Pollinisateurs / Save local bees
QU’EST CE QU’UNE ABEILLE LOCALE ? – Interview de Lionel Garnery
Chercheur au CNRS et généticien de l’abeille, spécialiste de l’abeille noire (Apis mellifera mellifera) et président de la FEdCAN (Fédération européenne des Conservatoires de l’abeille noire), Lionel Garnery nous parle des différentes espèces d'abeilles locales et de la nécessité de leur offrir une protection juridique.
Les sous-espèces, nommées aussi races géographiques, correspondent à des populations adaptées à des conditions écologiques larges. Ce sont des populations en voie de spéciation. Les sous-espèces sont le fruit d’une évolution longue et complexe, impliquant l’isolement de populations pendant des périodes suffisamment longues pour que des différences apparaissent entre les isolats. En Europe, ce sont les glaciations du quaternaire qui ont largement contribué à la mise en place de sous-espèces chez un grand nombre de taxons européens. De nombreuses sous-espèces correspondent alors à des populations de refuges glaciaires. À la suite du réchauffement post-glaciaire, les populations ont alors recolonisé le nord de l’Europe, en s’adaptant à des conditions plus froides et à des écosystèmes différents. À ce titre, elles expriment souvent des différences morphologiques, anatomiques, physiologiques et parfois comportementales.
Quelles sont les races d’abeilles locales en Europe ?
Il y a environ une dizaine de sous-espèces ou races géographiques différentes en Europe. Les races iberiensis, ligustica, cecropia et caucasica correspondent aux races de refuges glaciaires. Les races mellifera, carnica macedonica, anatoliaca sont les races de recolonisation post-glacière. D’autres races se sont différenciées du fait de leur isolement sur des îles. C’est notamment le cas en Sicile (sicula), en Crête (adami) et à Chypre (cypria).
Pourquoi est-ce important de protéger toutes les races locales d’abeilles européennes ?
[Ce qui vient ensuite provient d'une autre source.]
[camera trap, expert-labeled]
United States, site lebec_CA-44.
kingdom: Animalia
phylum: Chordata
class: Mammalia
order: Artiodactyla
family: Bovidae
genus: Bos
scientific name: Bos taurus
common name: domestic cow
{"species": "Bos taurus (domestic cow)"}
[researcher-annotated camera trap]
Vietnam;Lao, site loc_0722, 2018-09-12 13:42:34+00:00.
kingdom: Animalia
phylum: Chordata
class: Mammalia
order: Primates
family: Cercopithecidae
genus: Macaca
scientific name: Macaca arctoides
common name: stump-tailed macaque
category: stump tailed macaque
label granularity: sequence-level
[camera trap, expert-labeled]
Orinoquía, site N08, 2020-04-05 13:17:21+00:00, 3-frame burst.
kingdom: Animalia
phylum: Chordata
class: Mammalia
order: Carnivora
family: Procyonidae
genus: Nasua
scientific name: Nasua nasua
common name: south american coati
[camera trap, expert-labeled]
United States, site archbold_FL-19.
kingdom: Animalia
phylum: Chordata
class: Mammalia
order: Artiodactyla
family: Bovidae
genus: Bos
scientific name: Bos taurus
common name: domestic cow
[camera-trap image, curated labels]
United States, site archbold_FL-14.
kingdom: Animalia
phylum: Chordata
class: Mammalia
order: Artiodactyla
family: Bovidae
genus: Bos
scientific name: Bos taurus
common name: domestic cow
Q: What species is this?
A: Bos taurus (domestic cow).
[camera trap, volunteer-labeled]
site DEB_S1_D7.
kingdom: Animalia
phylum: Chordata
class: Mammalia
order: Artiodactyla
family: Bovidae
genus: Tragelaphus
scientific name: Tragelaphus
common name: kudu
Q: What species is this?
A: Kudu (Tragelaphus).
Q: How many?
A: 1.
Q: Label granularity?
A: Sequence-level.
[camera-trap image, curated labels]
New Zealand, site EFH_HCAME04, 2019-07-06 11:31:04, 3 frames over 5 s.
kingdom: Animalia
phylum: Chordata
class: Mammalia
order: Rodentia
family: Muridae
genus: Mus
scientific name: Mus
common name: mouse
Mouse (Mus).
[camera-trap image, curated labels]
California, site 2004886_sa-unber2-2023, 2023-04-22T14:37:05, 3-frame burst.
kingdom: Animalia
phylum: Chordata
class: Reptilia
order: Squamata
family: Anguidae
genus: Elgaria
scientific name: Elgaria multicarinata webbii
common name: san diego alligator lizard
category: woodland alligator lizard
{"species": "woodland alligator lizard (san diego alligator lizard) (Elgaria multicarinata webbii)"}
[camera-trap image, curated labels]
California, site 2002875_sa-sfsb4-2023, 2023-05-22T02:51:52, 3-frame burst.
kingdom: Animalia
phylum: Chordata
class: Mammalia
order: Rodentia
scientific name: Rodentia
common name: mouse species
Chacune des races correspond sur le plan génétique à des combinaisons de gènes originales, passées à travers le filtre de la sélection naturelle. Chacune de ces races a subi des pressions de sélection naturelle correspondant à son environnement propre accentuant les différences déjà présentes liées à l’isolement initial. Chaque race correspond donc aux meilleures combinaisons de gènes en relation avec le climat et la flore locale et a l’avantage de cette pré-adaptation par rapport à des races allochtones. La conservation de l’ensemble des races en Europe a donc pour objectif de conserver l’ensemble des combinaisons de gènes optimales, pour chacun des environnement et climats européens.
La préservation du patrimoine génétique est-elle l’argument principal pour la protection des races locales ?
L’argument principal est de conserver l’adaptation des populations européennes de l’abeille mellifère aux différents écosystèmes européens. C’est en conservant le patrimoine génétique des différentes races que l’on conservera les différentes capacités d’adaptation des abeilles à un environnement changeant.
Pour empêcher la disparition des abeilles locales, la protection juridique européenne des races locales est-elle une mesure utile ?
Compte tenu de la complexité de l’apiculture européenne, et du fait qu’il s’agit d’une espèce d’intérêt agronomique, la conservation de la composante encore naturelle de l’espèce passe nécessairement par une protection juridique. Sinon cette composante naturelle d’adaptation risque de disparaître et il ne subsistera plus aucune population naturelle de cette espèce, capable de survivre en toute autonomie sans l’aide de l’homme.